Аделаида по-прежнему была центром внимания мужчин и лишь делала вид, что не замечает обостренного интереса к своей персоне. Она прекрасно знала себе цену. Явное неравнодушие к ее внешности испытывал и Николай, но в присутствии жены побаивался на нее смотреть. Нина между тем всё подмечала, и, более того, только что сделанное ею открытие вызвало у нее глубокое недоумение: ее скрытный муж был, оказывается, законченным волокитой, причем со стажем. Никакими одноразовыми «срывами» дело не ограничивалось, это было теперь очевидно. От внезапного прозрения у Нины горели щеки…
Когда уже за полночь компания вывалилась из ресторана и столпилась перед машинами, Николай, будучи совершенно трезвым («Хоть в чем-то сумел себя ограничить», – отметила про себя Нина), держался до странности мешковато, нес околесицу, наступал всем на ноги.
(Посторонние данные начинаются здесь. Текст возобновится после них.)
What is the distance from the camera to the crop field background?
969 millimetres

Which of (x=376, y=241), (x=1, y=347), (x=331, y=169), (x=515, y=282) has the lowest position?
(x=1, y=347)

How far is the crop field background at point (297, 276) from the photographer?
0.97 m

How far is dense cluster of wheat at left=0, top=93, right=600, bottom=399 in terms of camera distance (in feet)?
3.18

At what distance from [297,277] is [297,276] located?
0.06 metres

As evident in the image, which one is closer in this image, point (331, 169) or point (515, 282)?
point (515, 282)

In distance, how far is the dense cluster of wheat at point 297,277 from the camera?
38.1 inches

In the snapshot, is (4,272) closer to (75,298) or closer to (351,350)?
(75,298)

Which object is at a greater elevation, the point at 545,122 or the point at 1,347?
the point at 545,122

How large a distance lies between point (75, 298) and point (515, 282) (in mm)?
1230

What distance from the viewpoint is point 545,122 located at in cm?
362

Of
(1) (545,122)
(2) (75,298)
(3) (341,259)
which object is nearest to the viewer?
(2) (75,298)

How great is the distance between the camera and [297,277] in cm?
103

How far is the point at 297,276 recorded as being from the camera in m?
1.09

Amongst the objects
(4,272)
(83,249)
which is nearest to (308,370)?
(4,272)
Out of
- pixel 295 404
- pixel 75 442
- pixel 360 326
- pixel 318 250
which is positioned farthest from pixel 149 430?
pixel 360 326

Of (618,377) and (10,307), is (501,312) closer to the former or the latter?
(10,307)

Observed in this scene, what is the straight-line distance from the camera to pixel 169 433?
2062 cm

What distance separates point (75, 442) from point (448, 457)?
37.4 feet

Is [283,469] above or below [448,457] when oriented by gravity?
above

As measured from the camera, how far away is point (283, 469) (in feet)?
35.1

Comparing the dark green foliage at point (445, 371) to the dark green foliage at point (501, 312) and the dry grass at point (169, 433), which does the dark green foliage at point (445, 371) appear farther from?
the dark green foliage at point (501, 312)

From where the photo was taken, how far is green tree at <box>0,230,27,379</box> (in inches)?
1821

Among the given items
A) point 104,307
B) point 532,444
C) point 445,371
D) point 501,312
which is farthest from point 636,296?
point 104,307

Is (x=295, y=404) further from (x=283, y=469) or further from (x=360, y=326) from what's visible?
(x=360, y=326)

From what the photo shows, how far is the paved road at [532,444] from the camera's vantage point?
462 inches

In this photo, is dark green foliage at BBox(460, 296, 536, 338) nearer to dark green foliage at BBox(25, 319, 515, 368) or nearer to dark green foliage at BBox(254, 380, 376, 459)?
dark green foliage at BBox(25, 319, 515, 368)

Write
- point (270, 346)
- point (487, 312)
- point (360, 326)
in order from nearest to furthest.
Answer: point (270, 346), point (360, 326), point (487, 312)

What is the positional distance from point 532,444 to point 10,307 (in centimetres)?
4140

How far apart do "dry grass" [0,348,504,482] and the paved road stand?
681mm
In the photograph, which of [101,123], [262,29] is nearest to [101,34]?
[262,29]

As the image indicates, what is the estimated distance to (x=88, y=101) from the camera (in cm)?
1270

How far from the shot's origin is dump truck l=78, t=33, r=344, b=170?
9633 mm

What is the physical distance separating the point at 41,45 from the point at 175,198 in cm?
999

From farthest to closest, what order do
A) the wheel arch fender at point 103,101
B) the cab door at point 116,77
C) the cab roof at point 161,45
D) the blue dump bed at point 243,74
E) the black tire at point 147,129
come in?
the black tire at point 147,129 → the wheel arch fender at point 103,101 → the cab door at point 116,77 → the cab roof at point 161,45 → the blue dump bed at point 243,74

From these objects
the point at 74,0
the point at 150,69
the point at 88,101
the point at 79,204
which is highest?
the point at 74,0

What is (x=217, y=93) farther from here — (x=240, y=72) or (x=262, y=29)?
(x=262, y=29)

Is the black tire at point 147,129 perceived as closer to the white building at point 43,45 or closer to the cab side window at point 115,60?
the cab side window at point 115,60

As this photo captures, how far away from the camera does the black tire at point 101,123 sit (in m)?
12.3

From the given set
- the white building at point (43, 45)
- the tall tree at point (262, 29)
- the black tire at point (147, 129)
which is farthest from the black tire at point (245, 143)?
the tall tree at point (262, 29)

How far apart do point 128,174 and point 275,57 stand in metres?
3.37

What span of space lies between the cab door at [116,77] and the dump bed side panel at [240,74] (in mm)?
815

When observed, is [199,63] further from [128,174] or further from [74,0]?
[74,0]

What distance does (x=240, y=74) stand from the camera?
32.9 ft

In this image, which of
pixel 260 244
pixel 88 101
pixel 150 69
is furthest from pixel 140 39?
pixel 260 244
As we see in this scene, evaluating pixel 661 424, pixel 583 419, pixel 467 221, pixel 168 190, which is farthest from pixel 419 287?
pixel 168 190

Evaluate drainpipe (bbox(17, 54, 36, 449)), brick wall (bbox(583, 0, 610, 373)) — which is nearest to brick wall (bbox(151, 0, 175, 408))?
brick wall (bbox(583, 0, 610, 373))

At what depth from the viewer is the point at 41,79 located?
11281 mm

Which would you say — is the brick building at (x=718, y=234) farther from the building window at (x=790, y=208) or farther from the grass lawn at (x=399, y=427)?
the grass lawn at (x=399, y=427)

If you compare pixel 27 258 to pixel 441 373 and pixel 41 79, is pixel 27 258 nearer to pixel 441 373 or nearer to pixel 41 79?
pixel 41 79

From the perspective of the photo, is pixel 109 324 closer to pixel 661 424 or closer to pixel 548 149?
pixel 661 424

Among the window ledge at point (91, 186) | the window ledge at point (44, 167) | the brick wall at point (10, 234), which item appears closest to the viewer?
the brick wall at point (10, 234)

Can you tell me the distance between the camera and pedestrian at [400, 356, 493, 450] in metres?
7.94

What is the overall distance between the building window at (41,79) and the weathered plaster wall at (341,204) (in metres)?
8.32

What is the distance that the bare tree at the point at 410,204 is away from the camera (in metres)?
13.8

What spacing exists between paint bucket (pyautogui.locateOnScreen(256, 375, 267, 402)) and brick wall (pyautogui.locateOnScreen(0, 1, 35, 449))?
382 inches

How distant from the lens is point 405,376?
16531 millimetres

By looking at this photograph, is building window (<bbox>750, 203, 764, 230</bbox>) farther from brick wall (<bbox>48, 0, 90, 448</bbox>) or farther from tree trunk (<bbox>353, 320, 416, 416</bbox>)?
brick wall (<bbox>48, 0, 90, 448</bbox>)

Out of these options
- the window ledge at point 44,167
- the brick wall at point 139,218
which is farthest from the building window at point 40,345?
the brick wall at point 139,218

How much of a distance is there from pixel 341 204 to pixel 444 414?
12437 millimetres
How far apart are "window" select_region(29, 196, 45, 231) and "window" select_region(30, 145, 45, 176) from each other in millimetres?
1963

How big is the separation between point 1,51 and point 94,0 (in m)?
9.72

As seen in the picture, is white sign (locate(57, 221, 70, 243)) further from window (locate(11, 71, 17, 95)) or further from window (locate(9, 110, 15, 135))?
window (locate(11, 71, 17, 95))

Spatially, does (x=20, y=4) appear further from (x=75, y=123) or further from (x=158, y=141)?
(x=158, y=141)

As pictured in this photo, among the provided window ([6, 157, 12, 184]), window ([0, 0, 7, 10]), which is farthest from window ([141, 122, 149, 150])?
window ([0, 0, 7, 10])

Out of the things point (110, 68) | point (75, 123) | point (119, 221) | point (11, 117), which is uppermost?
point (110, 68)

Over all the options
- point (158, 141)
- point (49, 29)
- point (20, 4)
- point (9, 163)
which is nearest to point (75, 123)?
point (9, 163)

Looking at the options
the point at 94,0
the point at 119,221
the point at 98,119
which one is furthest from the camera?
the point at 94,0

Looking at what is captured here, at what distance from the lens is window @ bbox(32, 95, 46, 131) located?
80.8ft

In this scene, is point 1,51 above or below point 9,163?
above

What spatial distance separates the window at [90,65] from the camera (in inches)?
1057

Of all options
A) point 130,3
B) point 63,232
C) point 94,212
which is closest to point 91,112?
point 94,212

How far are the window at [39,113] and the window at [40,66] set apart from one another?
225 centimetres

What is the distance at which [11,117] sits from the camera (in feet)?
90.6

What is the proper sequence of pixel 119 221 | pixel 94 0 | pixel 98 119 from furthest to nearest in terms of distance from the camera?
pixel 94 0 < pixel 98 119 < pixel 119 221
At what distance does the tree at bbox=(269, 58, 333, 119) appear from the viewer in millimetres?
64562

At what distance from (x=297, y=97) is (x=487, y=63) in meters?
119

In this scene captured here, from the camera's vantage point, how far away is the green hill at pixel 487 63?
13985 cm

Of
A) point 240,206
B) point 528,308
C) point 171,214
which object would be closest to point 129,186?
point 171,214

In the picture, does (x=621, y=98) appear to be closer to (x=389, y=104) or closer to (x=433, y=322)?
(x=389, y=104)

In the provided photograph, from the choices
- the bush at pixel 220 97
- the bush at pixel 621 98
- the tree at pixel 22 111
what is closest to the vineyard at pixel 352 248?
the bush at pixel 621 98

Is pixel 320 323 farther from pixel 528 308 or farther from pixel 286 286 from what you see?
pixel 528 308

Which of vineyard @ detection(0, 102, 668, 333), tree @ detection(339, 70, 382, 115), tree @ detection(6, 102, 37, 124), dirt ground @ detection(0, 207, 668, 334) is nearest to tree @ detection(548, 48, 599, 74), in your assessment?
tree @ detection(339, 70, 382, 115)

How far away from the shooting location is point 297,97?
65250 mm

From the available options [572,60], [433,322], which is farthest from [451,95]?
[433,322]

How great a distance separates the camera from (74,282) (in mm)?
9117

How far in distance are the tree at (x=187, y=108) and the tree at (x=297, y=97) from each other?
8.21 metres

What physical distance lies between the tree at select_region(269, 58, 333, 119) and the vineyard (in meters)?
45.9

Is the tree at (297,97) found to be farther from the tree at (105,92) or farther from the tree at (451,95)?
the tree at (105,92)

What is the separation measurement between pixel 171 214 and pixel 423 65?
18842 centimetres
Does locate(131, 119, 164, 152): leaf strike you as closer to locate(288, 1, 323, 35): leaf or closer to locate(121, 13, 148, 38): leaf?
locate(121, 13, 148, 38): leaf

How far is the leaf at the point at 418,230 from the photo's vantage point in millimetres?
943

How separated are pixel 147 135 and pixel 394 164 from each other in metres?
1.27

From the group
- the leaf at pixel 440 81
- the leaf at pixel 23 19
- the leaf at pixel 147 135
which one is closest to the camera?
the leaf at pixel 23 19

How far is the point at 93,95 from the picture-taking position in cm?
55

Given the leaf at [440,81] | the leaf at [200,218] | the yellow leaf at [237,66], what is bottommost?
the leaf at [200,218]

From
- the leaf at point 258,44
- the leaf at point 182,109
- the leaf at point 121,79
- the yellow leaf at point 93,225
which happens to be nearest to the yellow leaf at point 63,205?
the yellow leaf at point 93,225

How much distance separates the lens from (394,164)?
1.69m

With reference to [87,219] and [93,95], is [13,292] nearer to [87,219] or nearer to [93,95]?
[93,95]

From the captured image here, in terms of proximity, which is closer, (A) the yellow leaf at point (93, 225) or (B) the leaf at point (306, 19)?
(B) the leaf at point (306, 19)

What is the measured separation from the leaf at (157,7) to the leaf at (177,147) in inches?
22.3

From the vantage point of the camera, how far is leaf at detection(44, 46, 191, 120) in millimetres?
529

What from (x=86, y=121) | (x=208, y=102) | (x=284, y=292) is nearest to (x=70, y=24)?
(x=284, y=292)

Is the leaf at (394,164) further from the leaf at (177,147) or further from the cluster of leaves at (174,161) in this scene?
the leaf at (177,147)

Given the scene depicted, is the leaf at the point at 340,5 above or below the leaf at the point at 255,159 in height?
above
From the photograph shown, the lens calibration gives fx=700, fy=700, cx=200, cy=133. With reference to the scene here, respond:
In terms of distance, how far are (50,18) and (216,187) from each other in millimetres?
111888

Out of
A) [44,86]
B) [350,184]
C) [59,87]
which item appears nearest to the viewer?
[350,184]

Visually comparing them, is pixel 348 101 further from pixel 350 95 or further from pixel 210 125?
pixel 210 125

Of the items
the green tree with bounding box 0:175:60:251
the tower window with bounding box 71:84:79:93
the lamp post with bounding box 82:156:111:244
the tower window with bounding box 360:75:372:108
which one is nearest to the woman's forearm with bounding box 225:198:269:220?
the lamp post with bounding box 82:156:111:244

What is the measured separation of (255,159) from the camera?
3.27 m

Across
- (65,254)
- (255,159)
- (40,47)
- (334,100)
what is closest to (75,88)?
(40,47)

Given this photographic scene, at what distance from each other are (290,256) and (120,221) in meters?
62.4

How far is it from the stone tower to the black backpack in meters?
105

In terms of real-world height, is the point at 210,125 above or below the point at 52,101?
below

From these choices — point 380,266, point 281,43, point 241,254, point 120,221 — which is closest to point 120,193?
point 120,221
Торопливо пожав смущенной Аделаиде руку, он повел Нину к машине, оставив Грабе расшаркиваться с красавицей тет-а-тет…
К концу застолья, еще до того, как Бэла поднесла «на посошок» бутылку грузинской чачи из подвалов своего дяди (что вызвало бурю восторга у мужчин, успевших изрядно поднабраться), Грабе распоясался до такой степени, что во весь голос понес околесицу и уже не мог не смотреть на сотрапезников как на растяп. Что с вас, мол, взять? На то вы и русские. Все, как один, увальни и обормоты, не способные подать даме пальто, стоит вам заложить за воротник…
Дочь опять простыла, и в конце недели Николай решил съездить в Петербург. Заодно был повод проведать брата, которого он смог-таки убедить, что из Москвы лучше пока уехать. Вернулся Николай в понедельник и с утра появился в своем московском офисе.
Рутинной работой заниматься не хотелось. Дел накопилось слишком много, но всё вдруг стало валиться из рук. Он позвонил домой. Трубку взяла Нина. Николай предложил встряхнуться. Почему не провести вечер у Петруши Фоербаха? Бывший сокурсник держал клуб-ресторан на Остоженке и уже давно приглашал в гости. Нина не пришла в восторг от этой идеи. Но Николаю удалось ее уговорить…
Рядом курили сигары. Тяжелый дым с копченым привкусом заполнял небольшое пространство плотной пеленой. Ни присутствия кондиционера, ни вентиляции почему-то не ощущалось. Настроение у Нины пошло на спад, в виске завибрировала первая иголочка головной боли. Густой едкий дым ей казался тошнотворным, а принесенный официантом «фирменный» клюквенный морс, который так рекомендовал хозяин, отдавал неприятной горечью. Раздражала каждая мелочь. Стоило Николаю заговорить о своей петербургской поездке, во время которой он вновь пытался организовать жизнь дочери на Гороховой и устроил настоящий кастинг на дому, подбирая нянь и репетиторов, как Нина вскипела. Она во всеуслышание заявила, что если и дальше так будет продолжаться, то и сама скоро уедет жить к матери в Петербург и что сейчас, в настоящий момент, ни секунды больше не может находиться в этом «притоне», где нечем дышать и голова раскалывается от смрада. Сидевшие за соседними столами начинали оглядываться на них.
Николай в ответ безвольно улыбался. Уговаривать жену ему не хотелось – он слишком хорошо знал ее и понимал, что это сейчас бесполезно. Не дождавшись от него никакой реакции, Нина решительно поднялась с места и направилась к выходу…
Поймав такси, она попросила отвезти ее к Славянской площади. Едва миновав Гоголевский бульвар, машина попала в пробку и поползла по-черепашьи в густом потоке «жигулей» и «мерседесов». После тоннеля под Новым Арбатом на дороге лучше не стало, и Нина, поспешно расплатившись, вышла из такси.